Is Sanchez on to a good thing?

Flickr by PP de Galicia

Young kings will punish

DOLORES DE COSPEDAL, the Partido Popular’s secretary general and president of the Castilla-La Mancha region, recently weighed in against Ciudadanos and Podemos.

De Cospedal, with territory to defend, would hardly spare kind words for the two new political parties poaching PP votes.

But by quoting “The gods send young kings when they want to punish humans,” she tacitly agreed that the PP’s frontman Mariano Rajoy is vulnerable to competition from younger rivals.

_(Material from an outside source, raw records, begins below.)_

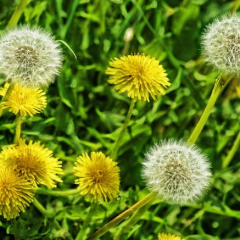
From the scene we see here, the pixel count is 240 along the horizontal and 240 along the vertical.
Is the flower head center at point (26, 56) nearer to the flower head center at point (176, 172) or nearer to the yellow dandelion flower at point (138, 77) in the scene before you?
the yellow dandelion flower at point (138, 77)

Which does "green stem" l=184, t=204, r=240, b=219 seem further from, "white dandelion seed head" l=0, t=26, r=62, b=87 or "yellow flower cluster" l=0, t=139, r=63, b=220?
"white dandelion seed head" l=0, t=26, r=62, b=87

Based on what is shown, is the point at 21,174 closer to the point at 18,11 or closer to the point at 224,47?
the point at 18,11

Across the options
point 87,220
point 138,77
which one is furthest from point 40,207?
point 138,77

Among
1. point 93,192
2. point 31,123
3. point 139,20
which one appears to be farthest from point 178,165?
point 139,20

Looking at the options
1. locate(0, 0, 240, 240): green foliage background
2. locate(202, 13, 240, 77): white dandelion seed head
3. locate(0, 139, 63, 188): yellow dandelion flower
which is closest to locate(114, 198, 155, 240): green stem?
locate(0, 0, 240, 240): green foliage background

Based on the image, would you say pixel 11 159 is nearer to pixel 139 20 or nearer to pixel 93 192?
pixel 93 192

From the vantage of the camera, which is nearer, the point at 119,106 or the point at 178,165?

Podemos leader Pablo Iglesias is no oil painting but he’s young and the ponytail scores points in some quarters. Ciudadanos, doubly disliked by the PP for its Centre orientation, have a good-looker in leader Albert Rivera and the PSOE’s Pedro Sanchez will scoop up votes on looks alone.

De Cospedal was half-right because the gods have sent young kings but they will punish Rajoy, not the populace.

FELIPE GONZALEZ , former president of the Spanish government for nearly 13-and-a-half years, called on the PSOE to support Pedro Sanchez.

Gonzalez admitted he did not vote for Sanchez during the primaries to select the party’s secretary general. He voted for Eduardo Madina, he said, because he knew him but not Sanchez.

And there’s the rub: the party grandees did not know Sanchez either and it rankled that he pipped Susana Diaz, their first choice, at the post.

They and Diaz herself rejected Gonzalez’s advice to cluster round him, preferring to wait until after the elections. They would be wiser to take Felipe’s astute advice now because if Sanchez does well in May he will be unlikely to forget their lack of enthusiasm in April.

Up and away

QUIET, unassuming, outstandingly courageous Pablo Ruz has vacated the Number Five national high court in Madrid.

The judge’s move is routine and in line with Spain’s legal system, but all of the Gurtel corruption network and the politicians mired must rue the day he took over the case. Without wanting to, he has changed Spain forever.

Power-hungry

UPyD, founded by Rosa Diez after she broke from the PSOE in 2007, is crumbling into oblivion.

It failed to secure a seat in the Andalucian parliament last month and is leaching candidates. One of them, Juan Antonio Horrach, prospective head of the party’s Baleares list for May’s local and regional elections resigned because staying “amounted to suicide.”

He was undoubtedly on the way to defeat, but revealed himself as a politician for whom politics are not a way of life, but a matter of life and death.